I trusted his instincts. Not something I did easily. He was so competent and briskly impatient that I’d gone along with his every suggestion, biting my tongue before adding my own two cents. He didn’t need them.

And now we’d be alone. Miles and miles from civilization. For the first time since I’d begun this journey, anticipation rather than quiet dread thrummed in my chest.

If he felt it too, he hid it well. He repacked his gear, ran his hands over his horse’s head and flanks, then lifted his hooves to check his shoes.

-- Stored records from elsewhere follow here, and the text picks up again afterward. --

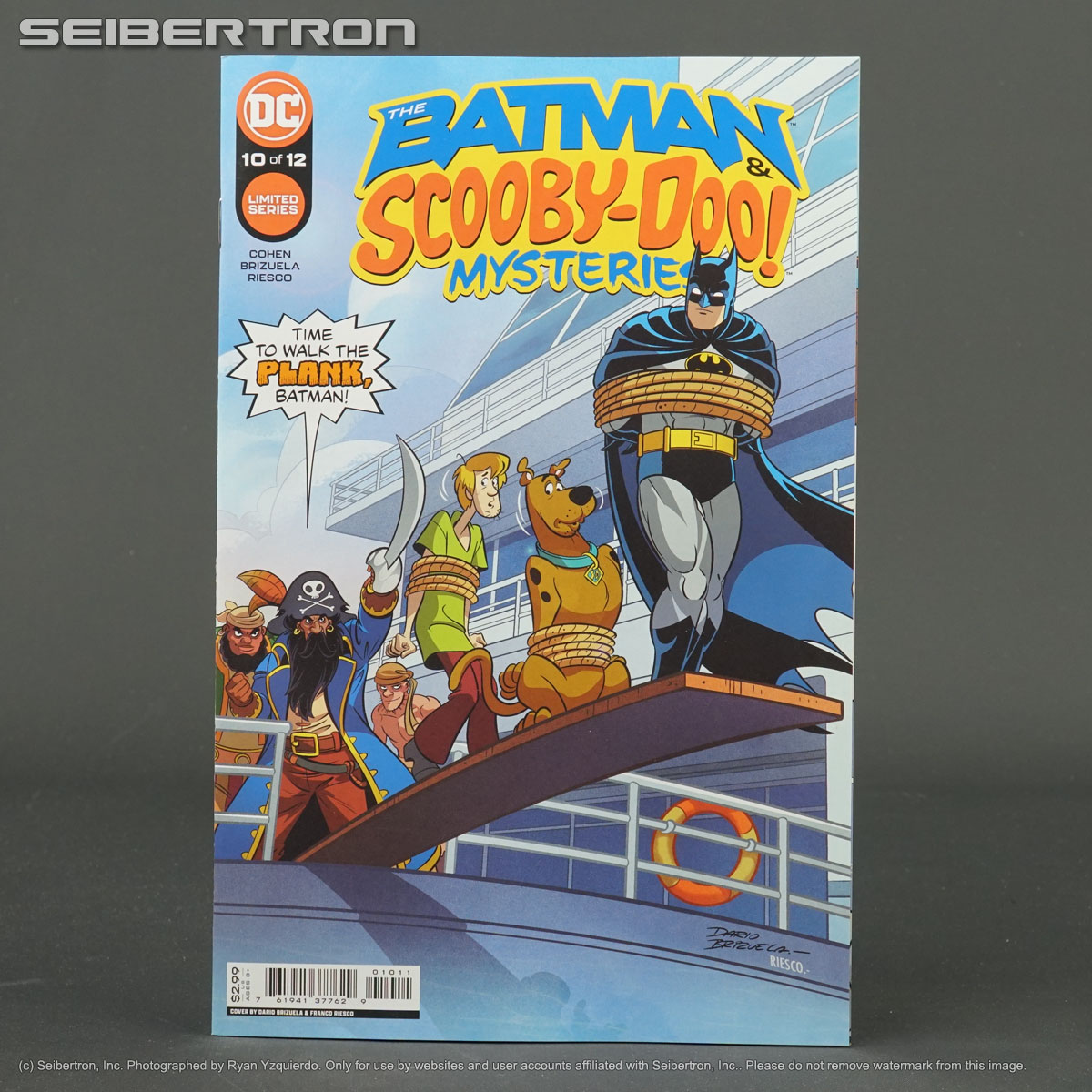 BATMAN & SCOOBY-DOO MYSTERIES #10 DC Comics 0523DC252 (A/CA) Brizuela (W) Cohen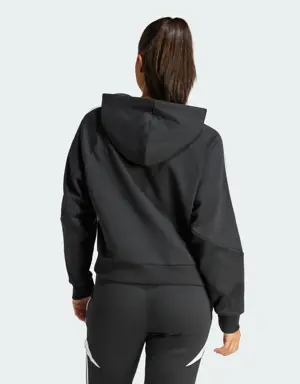 Adidas Felpa con cappuccio Tiro 24 Sweat. 3 Adidas Felpa con cappuccio Tiro 24 Sweat. 3
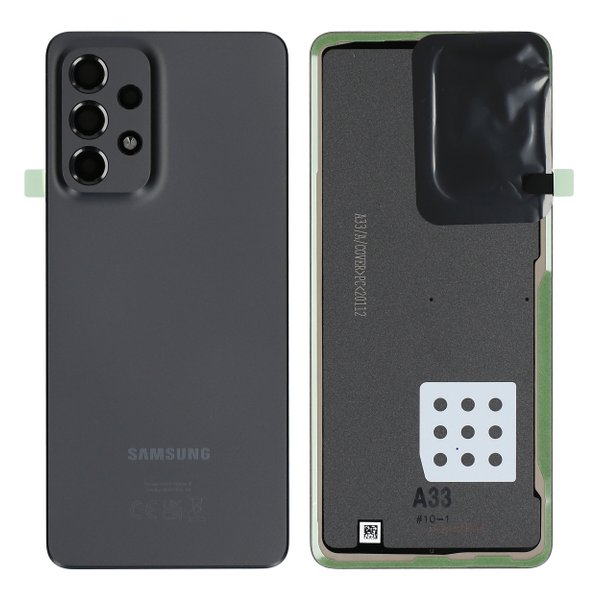 Cover batteria per A336B Samsung Galaxy A33 5G - black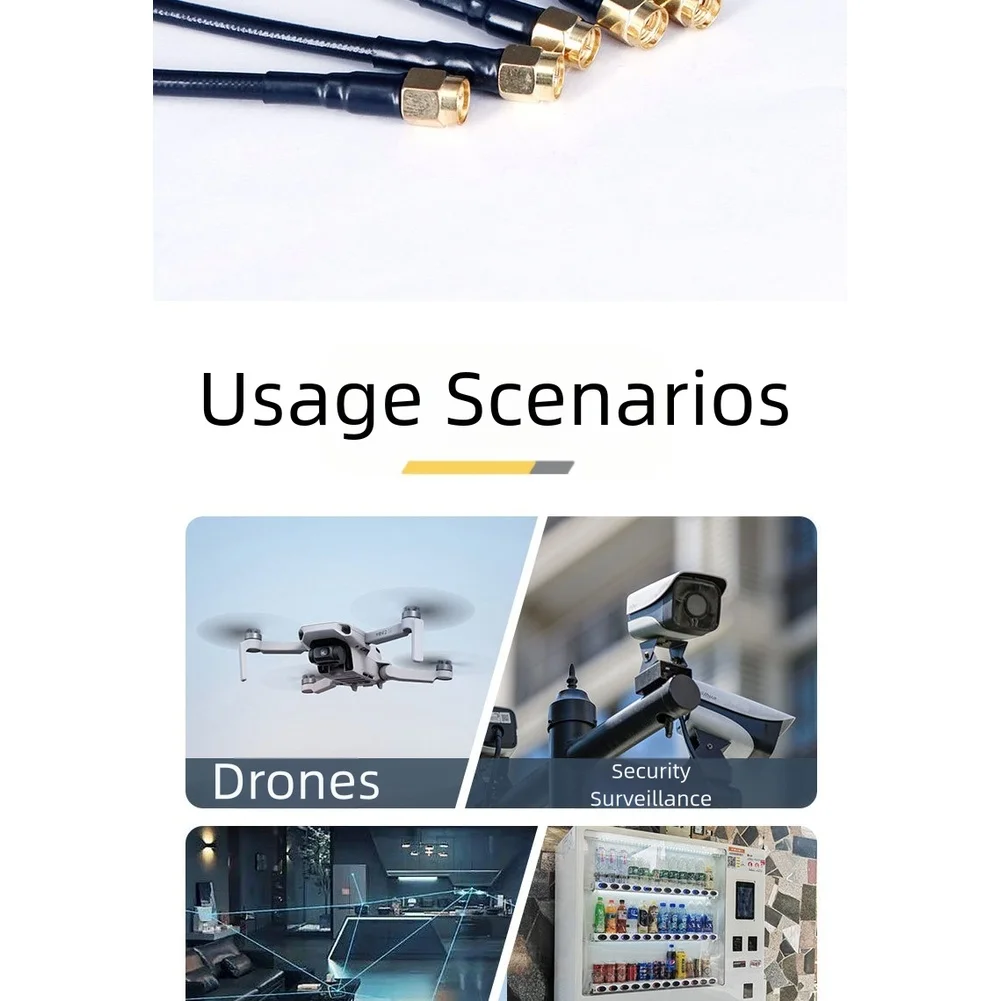 for aerial Video Streaming 5.8GHz for fpv for antenna 5.8ghz for fpv for antenna For Drones High Gain for antenna 2.6dbi Signal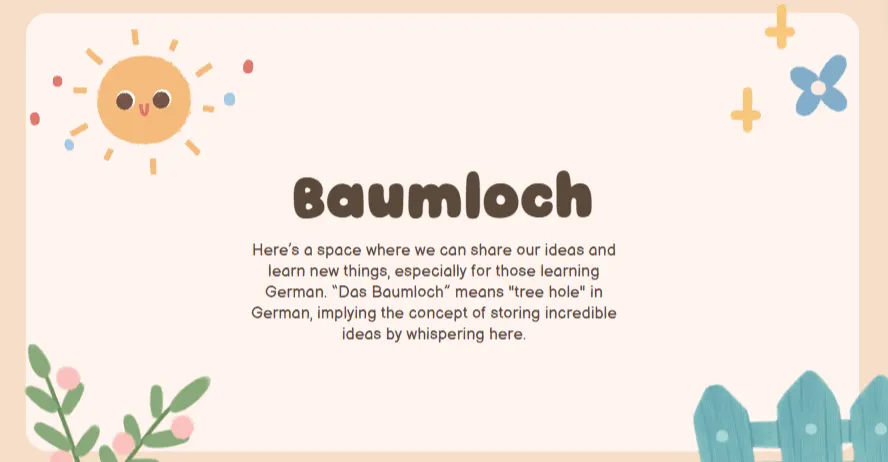 Das Baumloch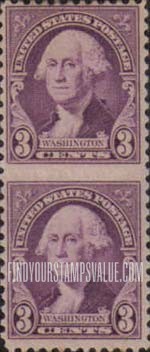 FindYourStampsValue: GEORGE WASHINGTON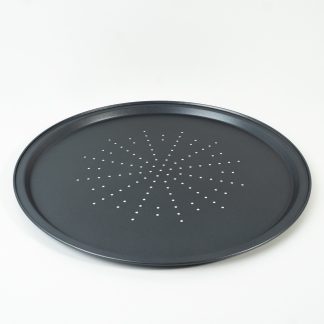 Forma Pizza c/Furos - Anti-Aderente - 33,50 cm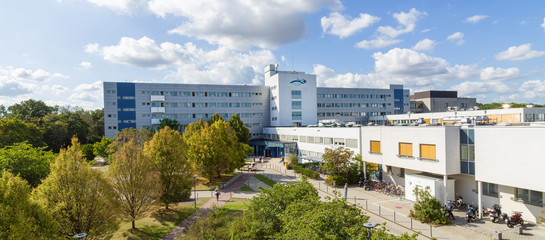 Außenansicht Marien-Hospital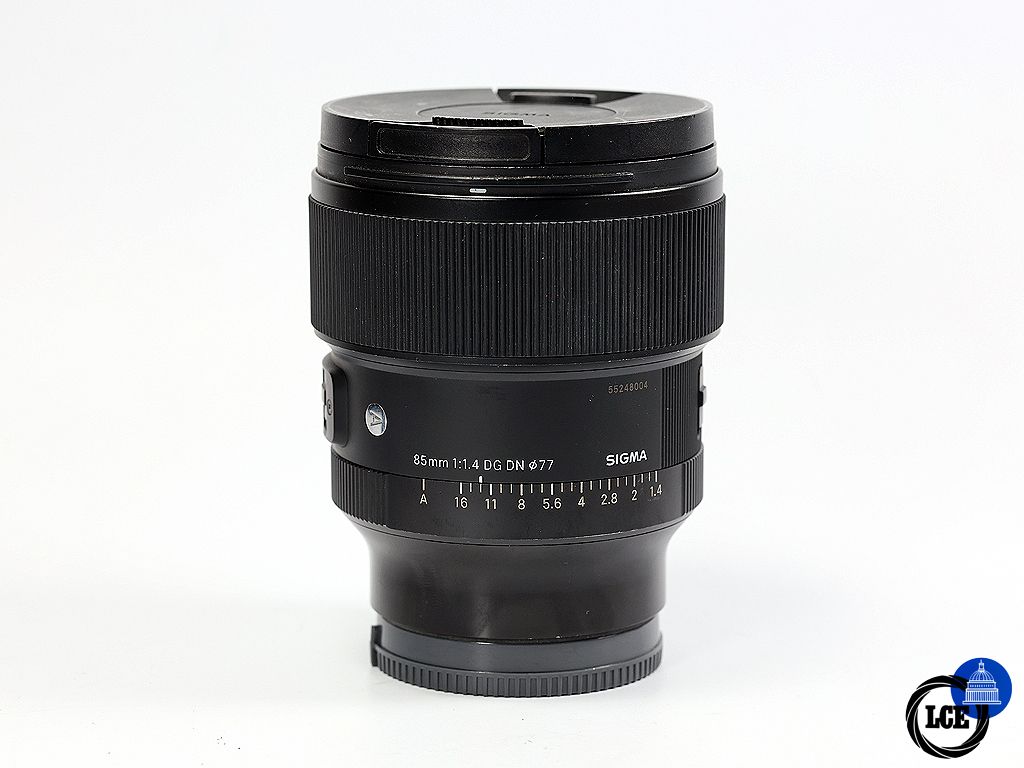 Sigma 85mm f/1.4 DG DN ART- Sony FE Mount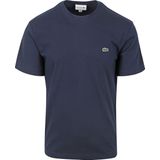 Lacoste - TH7318 - T-Shirt - Navy Blue - 100% Katoen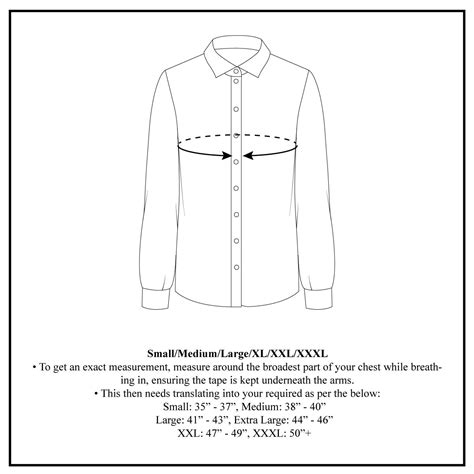 How To Measure Chest Size On Clothes at Krista Guerrero blog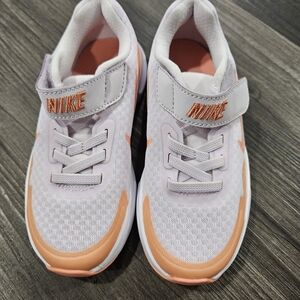 Nike Kids Sneakers - Orange and White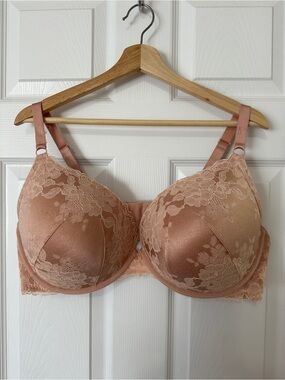 Torrid Curve Bra Lace-Accent Full Coverage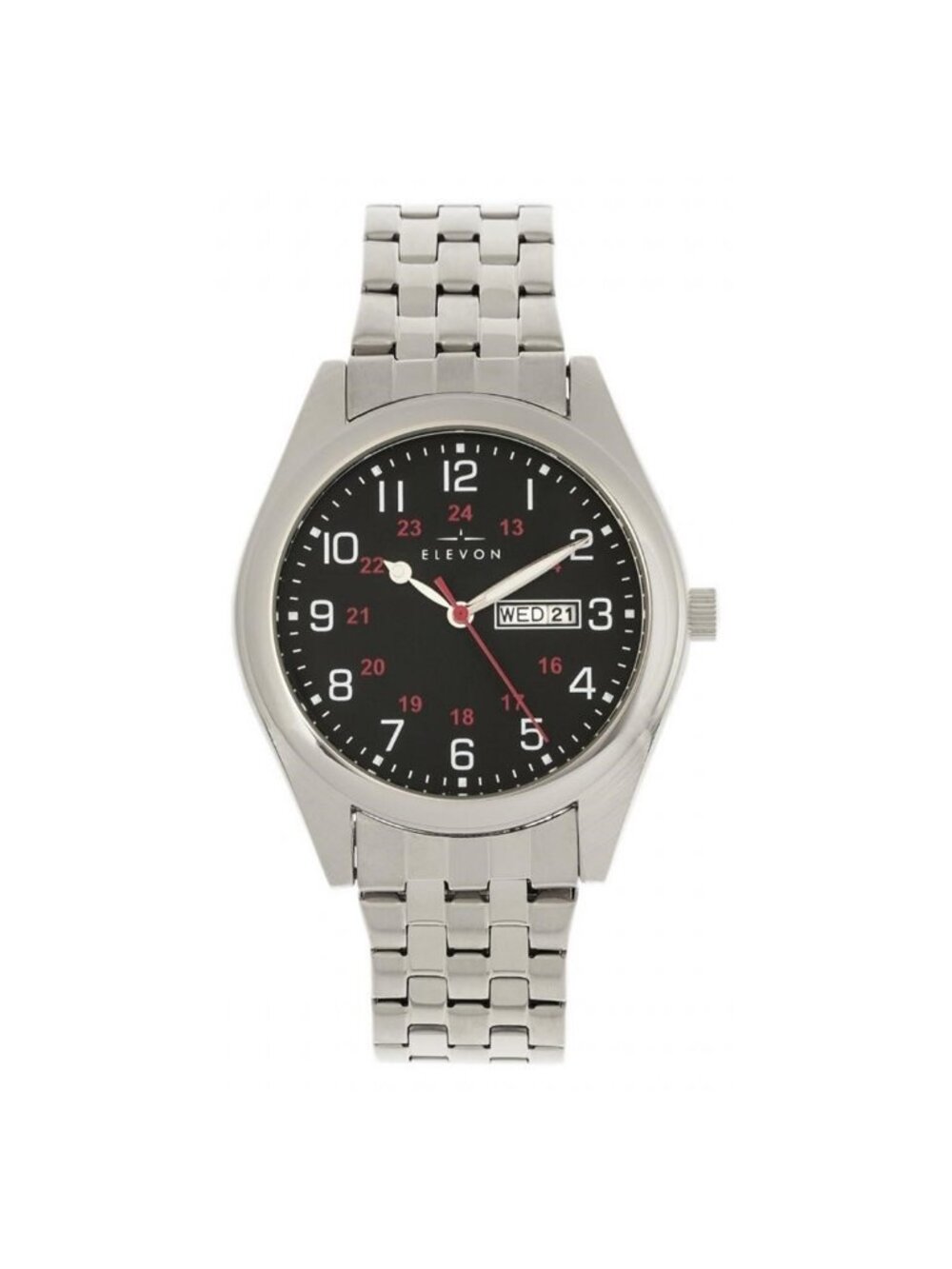 NWT Elevon Gann Black Dial Men's Watch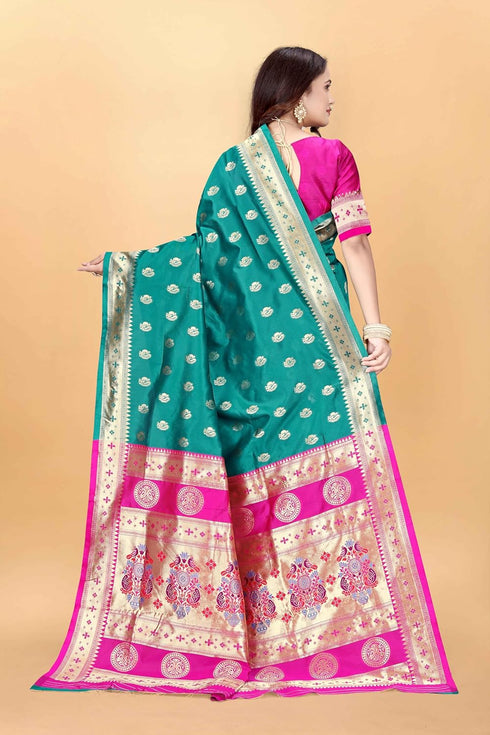 Vsathrlay Banarasi Paithani Kanjivaram Collections Ethnic Wear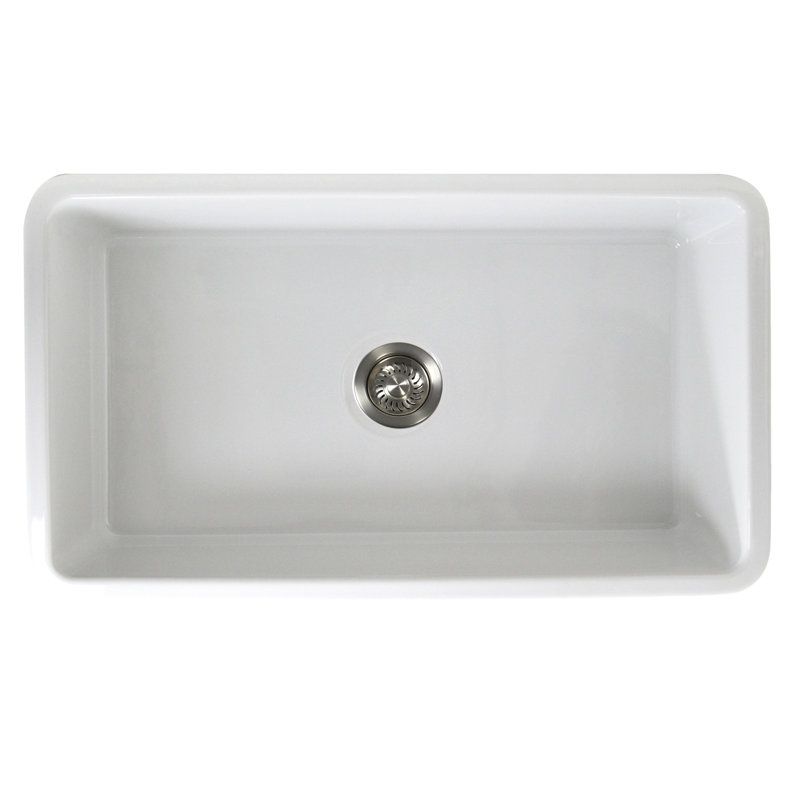31'' L Single Basin Kitchen Sink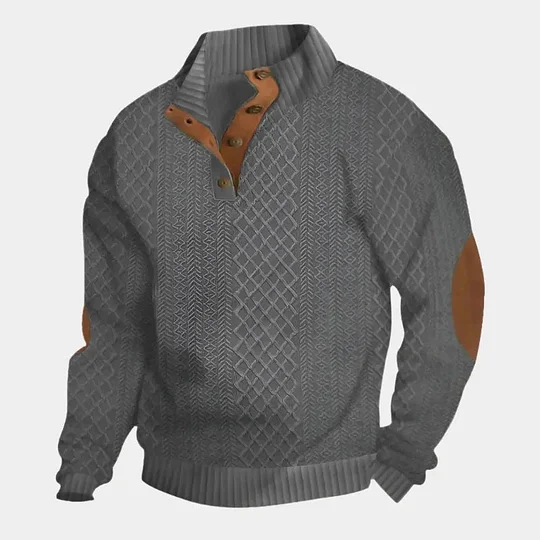 🛒Classic High Collar Knit Pullover Limited Edition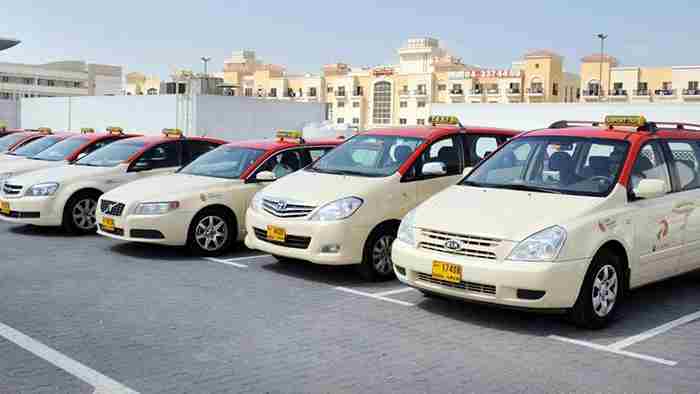 تاکسی های دبی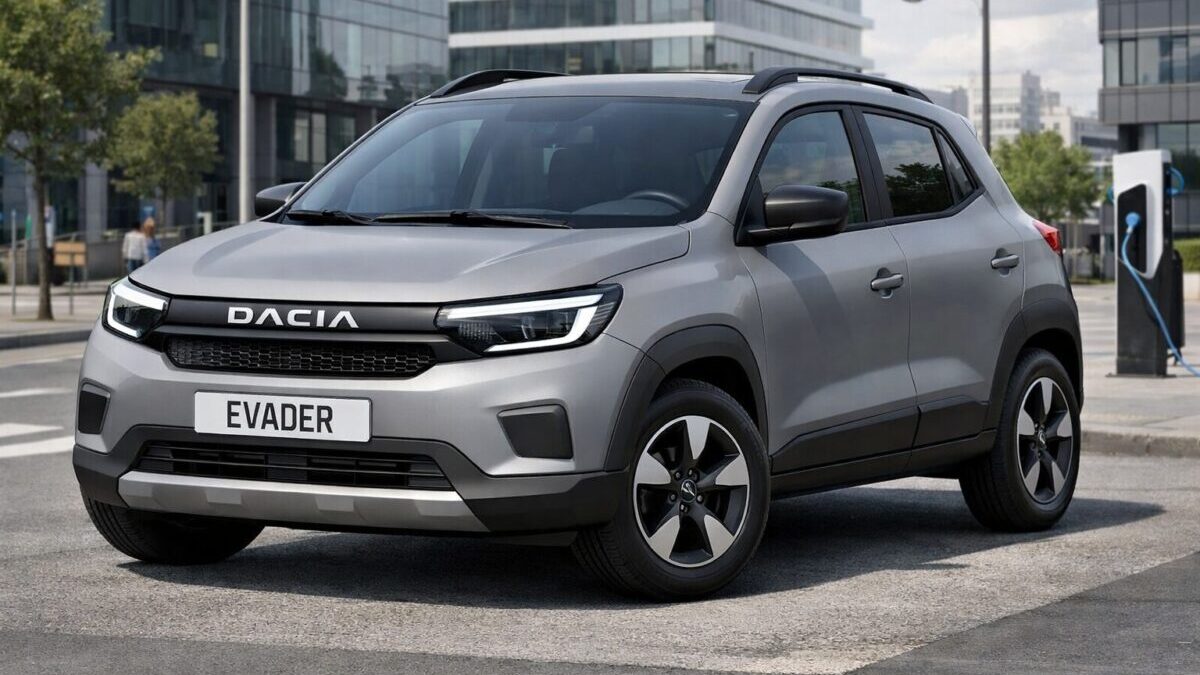 Dacia Evader IA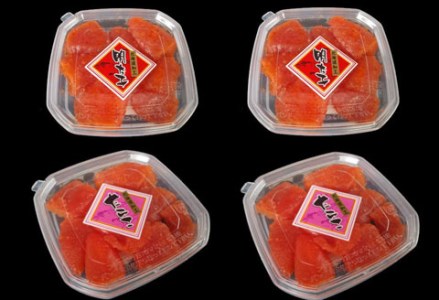 【期間限定！寄附額改定↓！】明太子・たらこセット（90g×各2パック） ふるさと納税 明太子 F4F-0484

I followed suit, not wanting to earn his disgust if my horse fell lame because I’d been too moon-eyed to see to the mare’s welfare first.

When I dropped the last hoof to the ground, I straightened. Zane stood closer than I expected. I drew back startled, my eyes widening. His face hovered over mine, so still, his dark eyes watchful, that my breath caught and held. What was he searching for?

I went with my gut, with my own desire. My lips parted as I let my head fall back. An invitation extended with the lowering of my eyelids. Beneath the sweep of my lashes, I noted the tensing of his jaw, the narrowing of his gaze. He was looking at my mouth.

And then slowly, he bent closer, his mouth drawing nearer. “We should head back into the canyon and follow the edge of the stream.”

I drew in a ragged breath. He was so damn close. Just kiss me.

He moved away, but not before I saw one corner of his firm mouth twitch.